| 任务要求 |
**1)** 根据讲Spark SQL空值语义的这段文字，两个操作数都是NULL时，NULL安全的相等运算符"<=>"返回什么？
**2)** 从最后一行之后接着写讲Spark SQL空值语义的这段文字。

| 文字节选 |

Spark SQL----NULL语义

原创已于 2025-09-18 15:36:43 修改 · 1.1k 阅读

18 ·

CC 4.0 BY-SA版权

文章标签：

#spark #sql #大数据 #分布式 #apache

于 2024-07-11 07:29:50 首次发布

Spark 专栏收录该内容

70 篇文章

订阅专栏

Spark SQL----NULL语义

一、比较运算符中的空处理
二、逻辑运算符中的空处理
三、表达式中的空处理
四、WHERE、HAVING和JOIN子句中的条件表达式的空处理
五、在GROUP BY和DISTINCT中空处理
六、在ORDER BY中的空处理
七、UNION, INTERSECT, EXCEPT中的空处理
八、EXISTS 和NOT EXISTS 子查询中的空处理
九、IN 和 NOT IN 子查询中的空处理

表由一组行组成，每行包含一组列。列与数据类型相关联，表示实体的特定属性（例如，age 是一个名为person的实体的列）。有时，特定于行的列的值在该行出现时是未知的。在SQL中，这些值表示为NULL。本节详细介绍了在各种运算符、表达式和其他SQL构造中处理NULL值的语义。
下面说明了名为person的表的schema layout和数据。数据在年龄列中包含NULL值，该表将用于以下各节中的各种示例。
TABLE: person

Id	Name	Age
100	Joe	30
200	Marry	NULL
300	Mike	18
400	Fred	50
500	Albert	NULL
600	Michelle	30
700	Dan	50

一、比较运算符中的空处理

Apache spark支持标准的比较运算符，如“>”、“>=”、“=”、”<“和”<=“。当其中一个操作数或两个操作数都未知或为NULL时，这些运算符的结果为未知或NULL。为了比较NULL值的相等性，Spark提供了一个NULL安全的相等运算符（“<=>”），当其中一个操作数为NULL时，该运算符返回False，当两个操作数均为NULL时返回True。下表说明了当一个或两个操作数都为NULL时比较运算符的行为`：

Left Operand	Right Operand	>	>=	=	<	<=	<=>
NULL	Any value	NULL	NULL	NULL	NULL	NULL	False
Any value	NULL	NULL	NULL	NULL	NULL	NULL	False
NULL	NULL	NULL	NULL	NULL	NULL	NULL	True
例子：

-- Normal comparison operators return `NULL` when one of the operand is `NULL`.
SELECT 5 > null AS expression_output;
+-----------------+
|expression_output|
+-----------------+
|             null|
+-----------------+

-- Normal comparison operators return `NULL` when both the operands are `NULL`.
SELECT null = null AS expression_output;
+-----------------+
|expression_output|
+-----------------+
|             null|
+-----------------+

-- Null-safe equal operator return `False` when one of the operand is `NULL`
SELECT 5 <=> null AS expression_output;
+-----------------+
|expression_output|
+-----------------+
|            false|
+-----------------+

-- Null-safe equal operator return `True` when one of the operand is `NULL`
SELECT NULL <=> NULL;
+-----------------+
|expression_output|
+-----------------+
|             true|
+-----------------+

二、逻辑运算符中的空处理

Spark支持标准逻辑运算符，如AND、OR和NOT。这些运算符将布尔表达式作为参数，并返回布尔值。
下表说明了当一个或两个操作数都为NULL时逻辑运算符的行为。

Left Operand	Right Operand	OR	AND
True	NULL	True	NULL
False	NULL	NULL	False
NULL	True	True	NULL
NULL	False	NULL	False
NULL	NULL	NULL	NULL

operand	NOT
NULL	NULL

例子：

-- Normal comparison operators return `NULL` when one of the operands is `NULL`.

(空间定位条目)
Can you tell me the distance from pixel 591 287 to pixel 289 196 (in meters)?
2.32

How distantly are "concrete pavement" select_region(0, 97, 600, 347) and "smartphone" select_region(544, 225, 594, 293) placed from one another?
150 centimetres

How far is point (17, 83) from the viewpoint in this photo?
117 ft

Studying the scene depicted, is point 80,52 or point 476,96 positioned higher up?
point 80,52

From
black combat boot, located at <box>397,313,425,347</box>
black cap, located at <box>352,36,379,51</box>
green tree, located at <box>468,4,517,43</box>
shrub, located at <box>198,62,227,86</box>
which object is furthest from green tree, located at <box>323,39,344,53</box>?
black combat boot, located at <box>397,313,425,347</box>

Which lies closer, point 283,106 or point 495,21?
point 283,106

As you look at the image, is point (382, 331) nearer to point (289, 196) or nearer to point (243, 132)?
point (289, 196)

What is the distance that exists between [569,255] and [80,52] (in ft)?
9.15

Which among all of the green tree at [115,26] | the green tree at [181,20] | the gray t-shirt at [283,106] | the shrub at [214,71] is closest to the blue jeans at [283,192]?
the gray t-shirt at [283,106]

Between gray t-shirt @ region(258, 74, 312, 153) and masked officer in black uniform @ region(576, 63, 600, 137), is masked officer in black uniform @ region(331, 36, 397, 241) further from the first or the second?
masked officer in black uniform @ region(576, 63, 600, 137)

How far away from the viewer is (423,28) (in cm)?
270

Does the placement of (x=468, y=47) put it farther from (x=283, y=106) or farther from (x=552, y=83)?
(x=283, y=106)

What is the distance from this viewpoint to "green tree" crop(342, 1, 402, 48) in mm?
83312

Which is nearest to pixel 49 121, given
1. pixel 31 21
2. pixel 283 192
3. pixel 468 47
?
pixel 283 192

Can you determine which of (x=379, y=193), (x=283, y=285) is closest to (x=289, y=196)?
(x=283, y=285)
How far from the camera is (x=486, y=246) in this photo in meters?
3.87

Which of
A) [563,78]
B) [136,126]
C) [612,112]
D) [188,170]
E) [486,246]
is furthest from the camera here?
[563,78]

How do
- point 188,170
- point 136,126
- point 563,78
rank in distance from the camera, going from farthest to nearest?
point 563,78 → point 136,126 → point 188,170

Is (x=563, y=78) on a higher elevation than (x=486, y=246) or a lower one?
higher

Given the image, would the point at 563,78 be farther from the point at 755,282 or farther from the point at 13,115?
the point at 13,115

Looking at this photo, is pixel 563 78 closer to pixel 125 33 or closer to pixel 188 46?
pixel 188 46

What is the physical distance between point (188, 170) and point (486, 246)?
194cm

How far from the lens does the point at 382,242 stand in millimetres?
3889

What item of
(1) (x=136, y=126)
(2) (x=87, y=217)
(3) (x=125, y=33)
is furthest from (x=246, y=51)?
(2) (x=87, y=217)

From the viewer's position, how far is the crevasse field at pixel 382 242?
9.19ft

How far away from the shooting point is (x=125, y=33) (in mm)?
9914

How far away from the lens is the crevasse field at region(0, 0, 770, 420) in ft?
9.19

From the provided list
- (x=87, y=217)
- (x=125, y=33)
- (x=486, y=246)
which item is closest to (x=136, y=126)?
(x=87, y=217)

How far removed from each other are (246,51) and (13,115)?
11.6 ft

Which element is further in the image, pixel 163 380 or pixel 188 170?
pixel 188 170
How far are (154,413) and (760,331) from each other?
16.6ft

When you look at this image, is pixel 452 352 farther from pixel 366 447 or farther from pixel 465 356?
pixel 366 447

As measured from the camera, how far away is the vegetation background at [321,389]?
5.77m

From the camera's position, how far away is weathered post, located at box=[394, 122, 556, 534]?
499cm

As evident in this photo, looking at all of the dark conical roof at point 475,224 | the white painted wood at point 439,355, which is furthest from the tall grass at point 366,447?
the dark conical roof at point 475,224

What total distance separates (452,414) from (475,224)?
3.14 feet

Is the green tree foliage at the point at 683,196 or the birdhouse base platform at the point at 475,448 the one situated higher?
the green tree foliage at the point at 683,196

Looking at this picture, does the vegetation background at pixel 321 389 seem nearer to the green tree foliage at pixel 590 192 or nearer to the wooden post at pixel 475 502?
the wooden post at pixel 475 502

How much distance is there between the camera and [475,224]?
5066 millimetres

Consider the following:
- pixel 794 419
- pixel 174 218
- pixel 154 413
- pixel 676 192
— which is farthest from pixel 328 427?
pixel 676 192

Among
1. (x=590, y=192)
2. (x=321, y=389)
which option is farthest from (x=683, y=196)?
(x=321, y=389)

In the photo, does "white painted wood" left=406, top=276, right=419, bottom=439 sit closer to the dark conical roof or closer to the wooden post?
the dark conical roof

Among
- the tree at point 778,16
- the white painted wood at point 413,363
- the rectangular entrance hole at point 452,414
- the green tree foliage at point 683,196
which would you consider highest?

| 参考答案 |
**1)** 返回True。

**2)**
SELECT (true OR null) AS expression_output;
+-----------------+
|expression_output|
+-----------------+
|             true|
+-----------------+

-- Normal comparison operators return `NULL` when both the operands are `NULL`.
SELECT (null OR false) AS expression_output
+-----------------+
|expression_output|
+-----------------+
|             null|
+-----------------+

-- Null-safe equal operator returns `False` when one of the operands is `NULL`
SELECT NOT(null) AS expression_output;
+-----------------+
|expression_output|
+-----------------+
|             null|
+-----------------+

三、表达式中的空处理

比较运算符和逻辑运算符在Spark中被视为表达式。除了这两种表达式之外，Spark还支持其他形式的表达式，如函数表达式、强制转换表达式等。Spark中的表达式大致可分为：

Null intolerant表达式
可以处理NULL值操作数的表达式
- 这些表达式的结果取决于表达式本身。

3.1 null-intolerant表达式中的空处理

当表达式的一个或多个参数为Null时，Null intolerant表达式返回Null，大多数表达式属于这一类。
例子：

SELECT concat('John', null) AS expression_output;
+-----------------+
|expression_output|
+-----------------+
|             null|
+-----------------+

SELECT positive(null) AS expression_output;
+-----------------+
|expression_output|
+-----------------+
|             null|
+-----------------+

SELECT to_date(null) AS expression_output;
+-----------------+
|expression_output|
+-----------------+
|             null|
+-----------------+

3.2 可以处理空值操作数的空处理表达式

这类表达式被设计用来处理NULL值。表达式的结果取决于表达式本身。例如，函数表达式isnull在输入为空时返回true，在输入为非空时返回false，而函数coalesce返回其操作数列表中的第一个非null值。但是，coalesce在其所有操作数为NULL时返回NULL。下面是这类表达的不完整列表。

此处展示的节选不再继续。